I need to store sensor readings in cassandra (version 2!). There are n sensors, of which each can send up to m different values which have different types (e.g. Float, Bool, String). The values have to be stored in cassandra. Later, values will be queried mostly by time ranges. So a query could be "give me all readings from 2016-05-01 09:00 to 2016-05-15 13:00". There could be filters by sensor ID/type, but the main query will always be the time. (So a query could be "Give me all data for sensor 1 and 5 from 2016-05-05" but most likely not "give me all data for sensor 1 and 5").
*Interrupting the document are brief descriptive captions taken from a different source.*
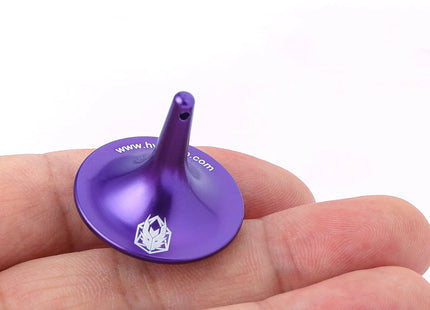 Gamers Guild AZ HYMGHO TOP005: Metal Decision Timer Top Spinner - Purple HYMGHO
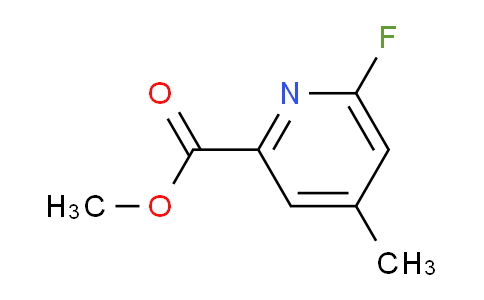 Methyl 6-fluoro-4-methylpicolinate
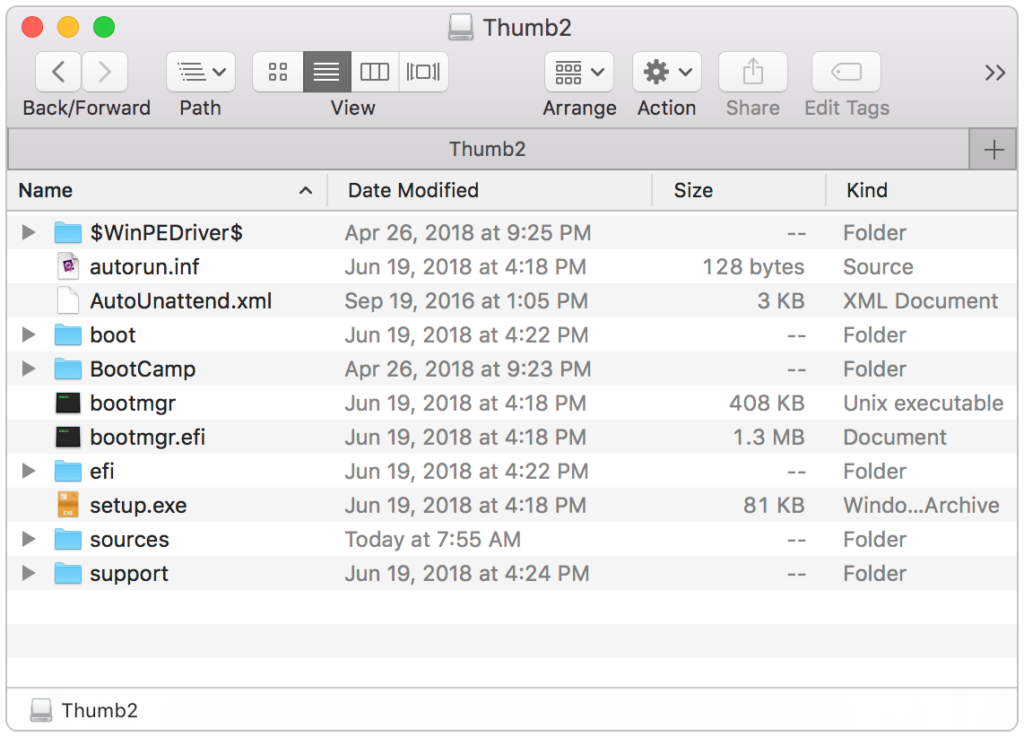 windows 7 startup disk usb for mac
For more detailed queries, it is ok if all the data (restricted by time and possibly sensor ID) has to be scanned. So for the query "give me all sensor data for sensor 5 from 2016-05-05 where the float value of a reading is greater than 1000" it's OK if cassandra has to scan all the values of sensor 5 from 2016-05-05!
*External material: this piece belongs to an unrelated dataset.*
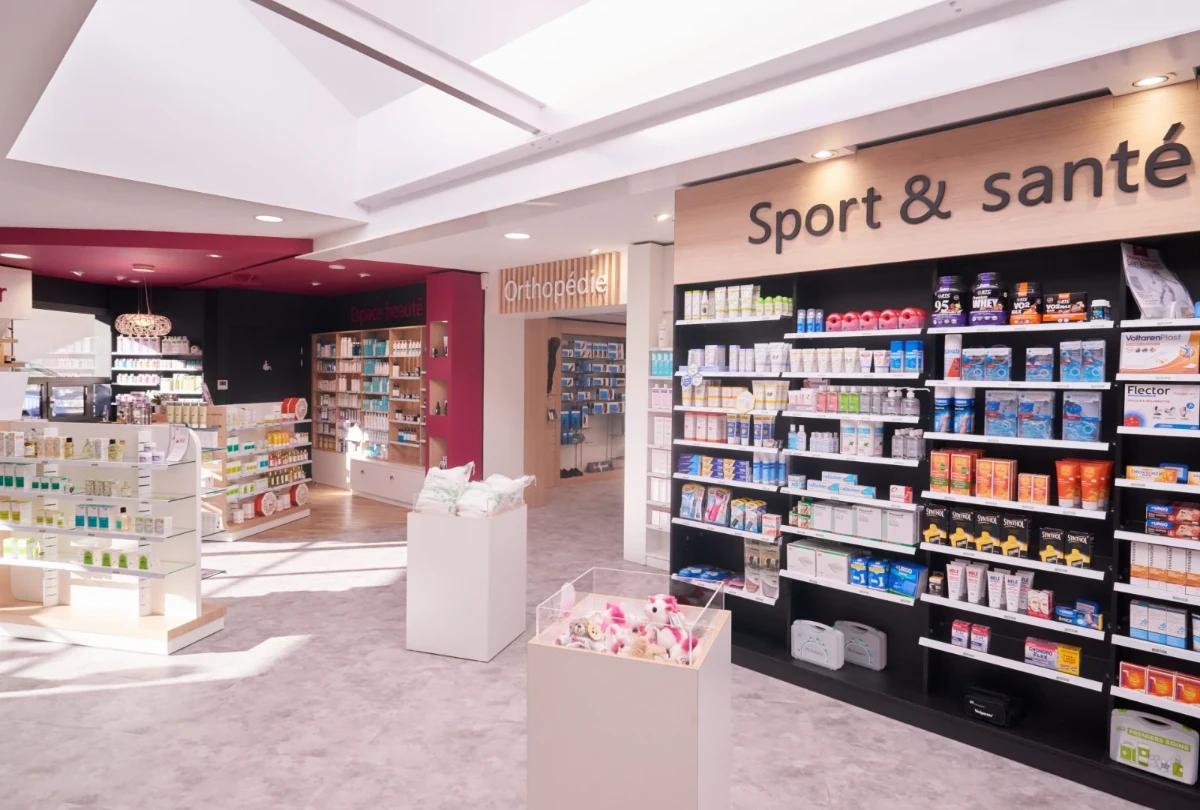 Pharmacy Shop Front Design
I read a lot of blog posts/questions about data modelling, (e.g. [1] [2] [3] [4] [5] [6] ) but some stuff is years old and I am not sure, if it is still the right way to do it.
My main questions are:
- What data type do I use for the timestamp (needs millisecond resolution)
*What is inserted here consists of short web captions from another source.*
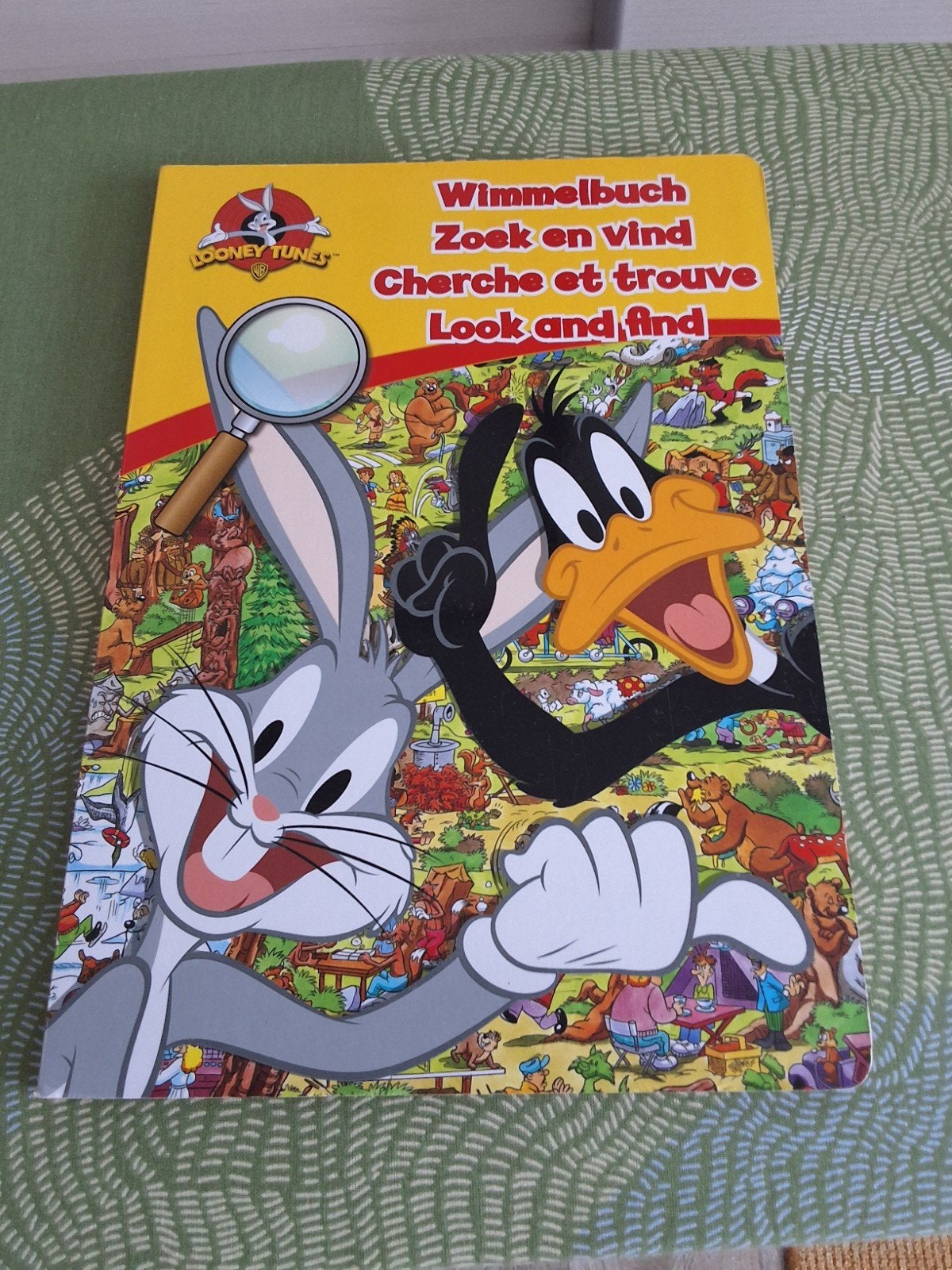 vind en zoek boek looney tunes, Ophalen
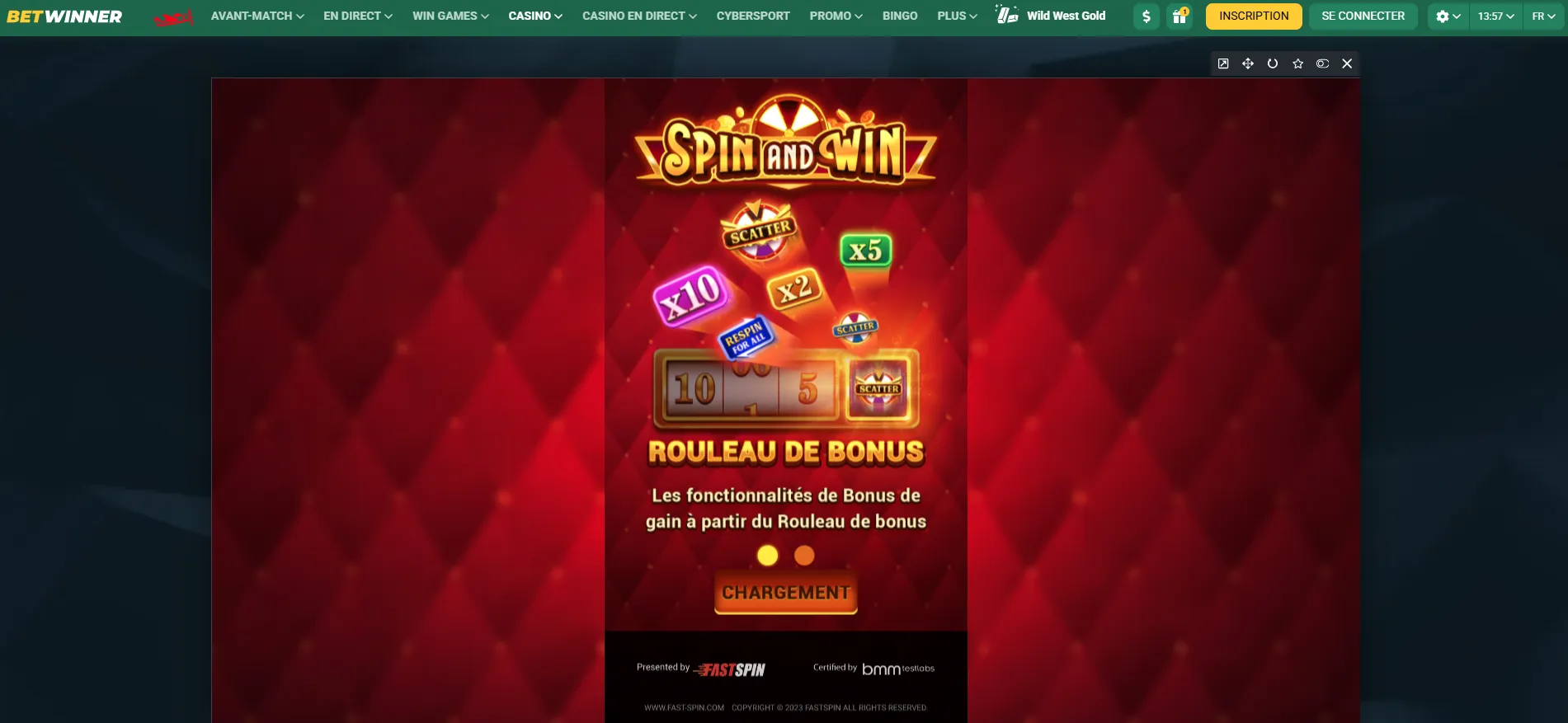 Spin and Win BetWinner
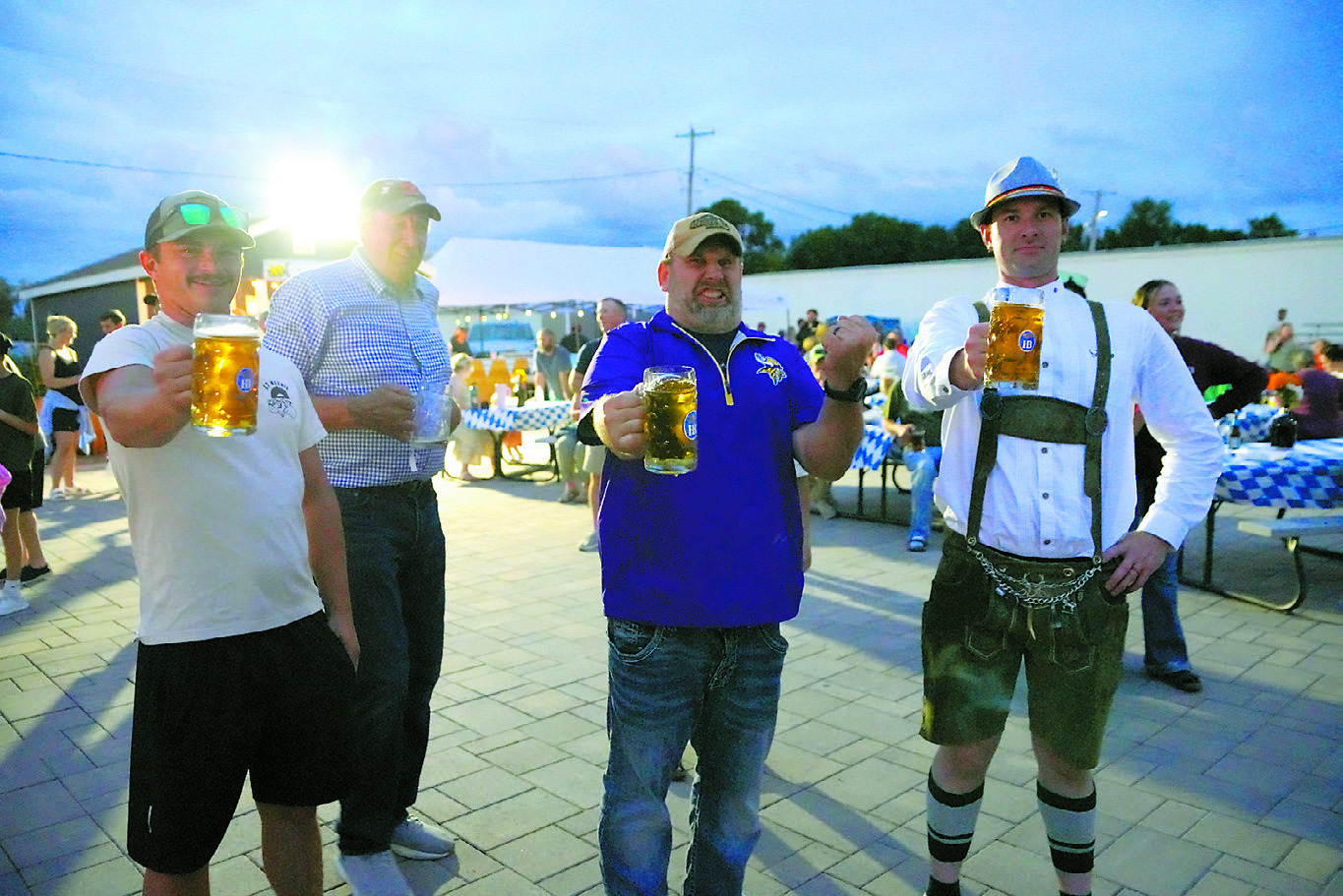 Munich hosts annual Oktoberfest celebrations!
- How do I define the keys? (e.g. do I need an hourly primary key like some examples use? If yes, can I combine results for more than one hour in cassandra or do I need to do that manually?)
- how do I add the sensorID so it can also be efficiently queried
The sensor data will always be inserted ordered, so no previous data is changed and no data with a timestamp lower than the current maximum will ever be added.